The vicar is an old friend of your mother. You don’t like him. When I ask why you say, “He didn’t give me an orange when I was little.” The orange represents the world; the candle is Jesus, “The Light of the World.” The toothpicks with sweets on them are the four seasons (of course). I have so many questions but I don’t ask, lest I burst into flames. “I like the liquorice all-sorts,” you say, as you pop one in your mouth.
I’ve always had a stutter, though I’ve learnt to control it over time. Whenever I got stuck on a word as a kid I would pretend I’d forgotten what I was about to say. Then later, as an adult, I discovered that shouting FUCK! mid-sentence actually helped. Now as I stand, waiting to say my wedding vows, I’m painfully aware those strategies aren’t going to work. Then you walk into the church, and when you reach me you hold my hand. I’m not sure this is allowed—if it’s somehow not showing the appropriate amount of reverence—but we stay this way throughout the service, and when the time comes, I speak.

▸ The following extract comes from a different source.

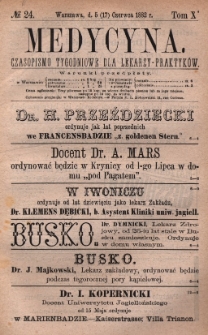 Medycyna : czasopismo tygodniowe dla lekarzy praktyk&oacute;w 1882, T. X, nr 24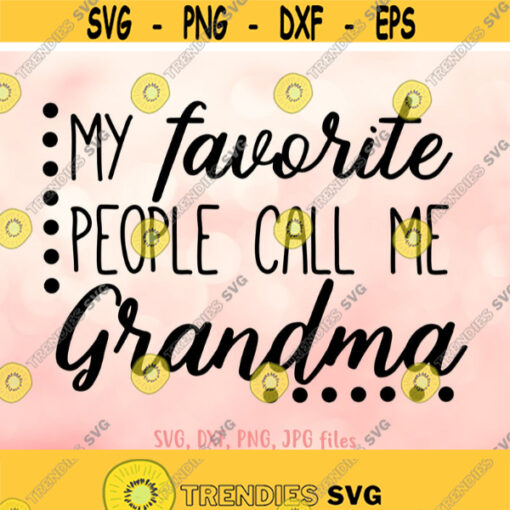 My favorite people call me Grandma svg Cute Grandma svg Grandma Shirt svg Mothers Day svg for Grandma Cricut Silhouette Cut Files Design 515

The day of your grandmother’s funeral, we meet at her house. A glass of water still sits on the nightstand in her bedroom and it makes you cry. I think of her placing the glass there, as I think of the words we’ll hear today: in sure and certain hope of the resurrection. I guess we all need a little faith, otherwise how would we ever do anything as terrifying as speaking to a pretty girl, or lying down to sleep every night?
I help carry your grandmother’s coffin. It’s trickier than it looks, especially as your uncle is six inches taller than I am on the opposite side. When we set her down, I notice my suit jacket is covered in sawdust from the bottom of the box. I try to brush it off without being too obvious. You can’t stop giggling, because you know I had my suit dry-cleaned yesterday. It’s the first time I’ve seen you laugh in weeks, and I laugh with you, quietly. I tried my best to look smart for Granny, and now I can’t get rid of the damn coffin dust.